[BEGIN DATA SECTION]

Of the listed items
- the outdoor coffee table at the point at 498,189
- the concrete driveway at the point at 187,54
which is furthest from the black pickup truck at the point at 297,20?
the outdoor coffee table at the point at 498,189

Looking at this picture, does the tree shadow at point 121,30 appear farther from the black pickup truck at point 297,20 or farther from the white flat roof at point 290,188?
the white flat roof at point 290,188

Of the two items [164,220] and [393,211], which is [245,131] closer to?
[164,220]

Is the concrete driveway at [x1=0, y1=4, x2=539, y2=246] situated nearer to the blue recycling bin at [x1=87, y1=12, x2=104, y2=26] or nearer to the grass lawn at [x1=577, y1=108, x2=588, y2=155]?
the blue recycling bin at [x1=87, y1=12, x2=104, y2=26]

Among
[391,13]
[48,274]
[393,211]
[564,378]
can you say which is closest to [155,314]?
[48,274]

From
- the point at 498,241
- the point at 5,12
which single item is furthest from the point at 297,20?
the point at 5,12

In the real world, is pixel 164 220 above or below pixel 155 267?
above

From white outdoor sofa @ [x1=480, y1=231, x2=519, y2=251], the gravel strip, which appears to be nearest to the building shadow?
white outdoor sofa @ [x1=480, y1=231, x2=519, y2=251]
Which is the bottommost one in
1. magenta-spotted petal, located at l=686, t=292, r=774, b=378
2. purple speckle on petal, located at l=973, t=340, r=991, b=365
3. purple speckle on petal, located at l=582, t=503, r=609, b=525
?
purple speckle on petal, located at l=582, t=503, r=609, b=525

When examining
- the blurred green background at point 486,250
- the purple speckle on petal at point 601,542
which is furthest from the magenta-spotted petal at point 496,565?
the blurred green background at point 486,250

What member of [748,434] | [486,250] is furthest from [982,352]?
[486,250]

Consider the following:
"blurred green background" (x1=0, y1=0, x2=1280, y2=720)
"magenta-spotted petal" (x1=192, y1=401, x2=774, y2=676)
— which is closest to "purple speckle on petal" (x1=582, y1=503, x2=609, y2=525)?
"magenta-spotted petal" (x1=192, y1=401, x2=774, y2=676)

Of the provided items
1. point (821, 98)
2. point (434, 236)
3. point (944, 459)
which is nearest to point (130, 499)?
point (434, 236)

[END DATA SECTION]

# TASK STATEMENT
Reproduce verbatim the records from the line containing "When examining" through the end of the records, both ends included.

# TASK OUTPUT
When examining
- the blurred green background at point 486,250
- the purple speckle on petal at point 601,542
which is furthest from the magenta-spotted petal at point 496,565?
the blurred green background at point 486,250

What member of [748,434] | [486,250] is furthest from [982,352]?
[486,250]

Consider the following:
"blurred green background" (x1=0, y1=0, x2=1280, y2=720)
"magenta-spotted petal" (x1=192, y1=401, x2=774, y2=676)
— which is closest to "purple speckle on petal" (x1=582, y1=503, x2=609, y2=525)?
"magenta-spotted petal" (x1=192, y1=401, x2=774, y2=676)

Of the provided items
1. point (821, 98)
2. point (434, 236)
3. point (944, 459)
which is nearest to point (130, 499)?
point (434, 236)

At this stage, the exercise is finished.